The quarrel of the Hesychasts, which greatly disturbed the inner life of the state, originated in the troubled and complicated period when the Empire was struggling for its existence, first against invasion by the Turks and later the Serbs, and second, against severe internal troubles arising from the stubborn conflict of the two Andronicoi, grandfather and grandson, and of John Palaeologus and John Cantacuzene. Only a short time had elapsed since the schism of the Arsenites, which had greatly disturbed church and state affairs.

A Greek monk, Barlaam, who arrived from south Italy (Calabria), began the quarrel. He distorted and ridiculed the Hesychast doctrine prevalent chiefly in the Athonian monasteries, which was communicated erroneously to him by an uneducated Byzantine monk. A report presented to the patriarch contains these lines: Until the most recent time we had lived in peace and stillness, receiving the word of faith and piety with confidence and cordial simplicity, when, through the envy of the devil and insolence of his own mind a certain Barlaam was raised against the Hesychasts who, in the simplicity of their heart, live a life pure and near to God. Athos, which had always been the guardian of the purity of Eastern Orthodoxy and monastic ideals, was painfully affected by this quarrel and, of course, took a leading part in its development and solution.

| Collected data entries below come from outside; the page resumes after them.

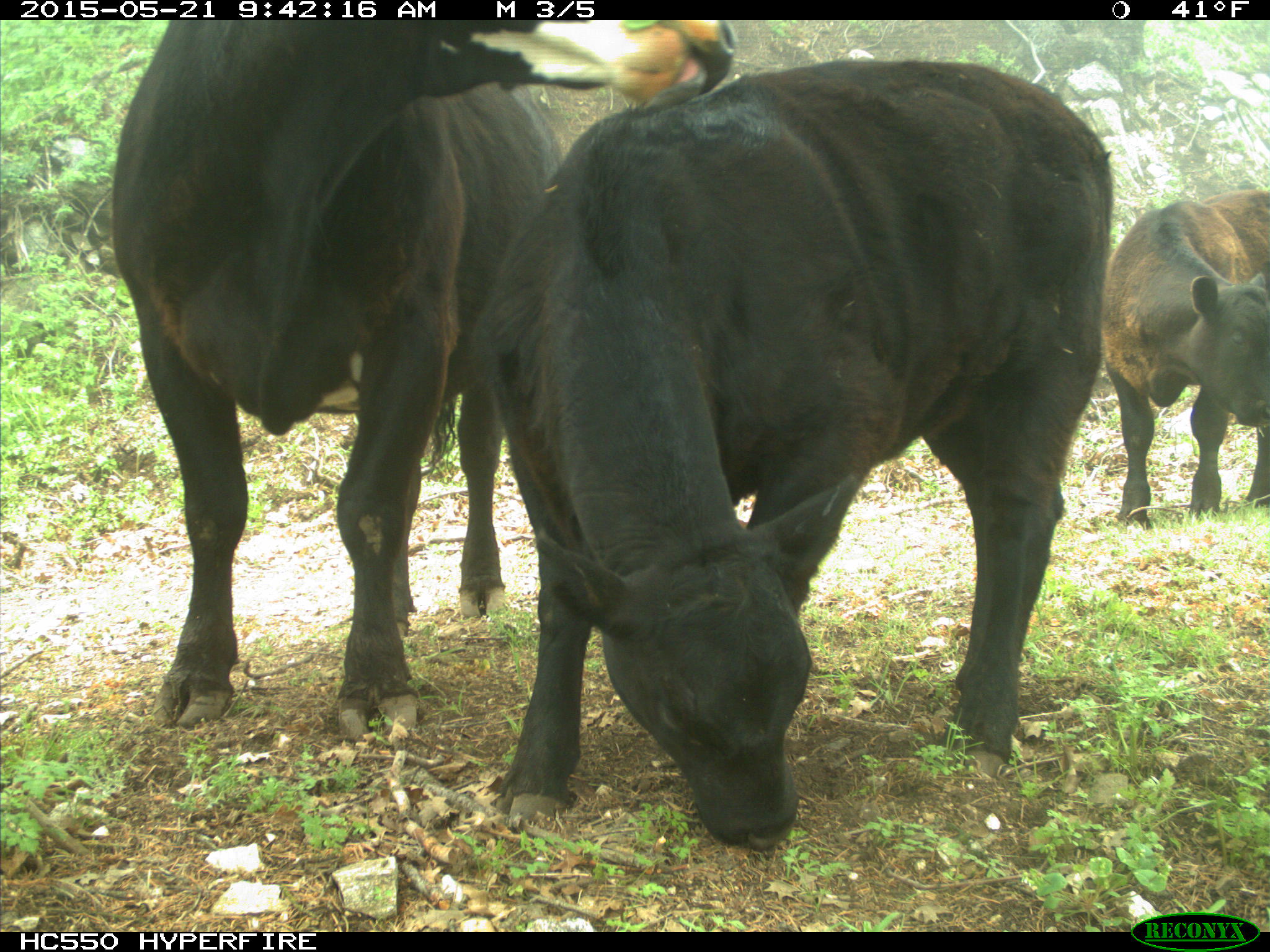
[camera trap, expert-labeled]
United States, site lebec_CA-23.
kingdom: Animalia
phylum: Chordata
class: Mammalia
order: Artiodactyla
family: Bovidae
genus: Bos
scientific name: Bos taurus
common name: domestic cow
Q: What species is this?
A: Bos taurus (domestic cow).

Scholars consider this quarrel a very important event of the fourteenth century. The German Byzantinist Gelzer rather exaggerated when he said this ecclesiastical struggle belongs to the most remarkable and, in its cultural and historical aspect, the most interesting phenomena of all times. Another scholar, the more recent investigator of the problem, a Greek who received his education in Russia, Papamichael, considered the Hesychast movement the most important cultural phenomenon of the epoch, deserving attentive study. Scholars vary greatly concerning the inner conception of the Hesychast movement. Troizky saw in this movement the continuation of the struggle between the zealots and the politicians, or, in other words, the monks and the secular clergy, a struggle which, during the Hesychast quarrel, ended in complete triumph for the monks. Th. Uspensky came to the conclusion that the Hesychast quarrel was a conflict between two philosophical schools, the Aristotelian, whose doctrines had been adopted by the Eastern church, and the Platonic, whose followers were anathematized by the Church. Later the conflict was transferred into the theological sphere.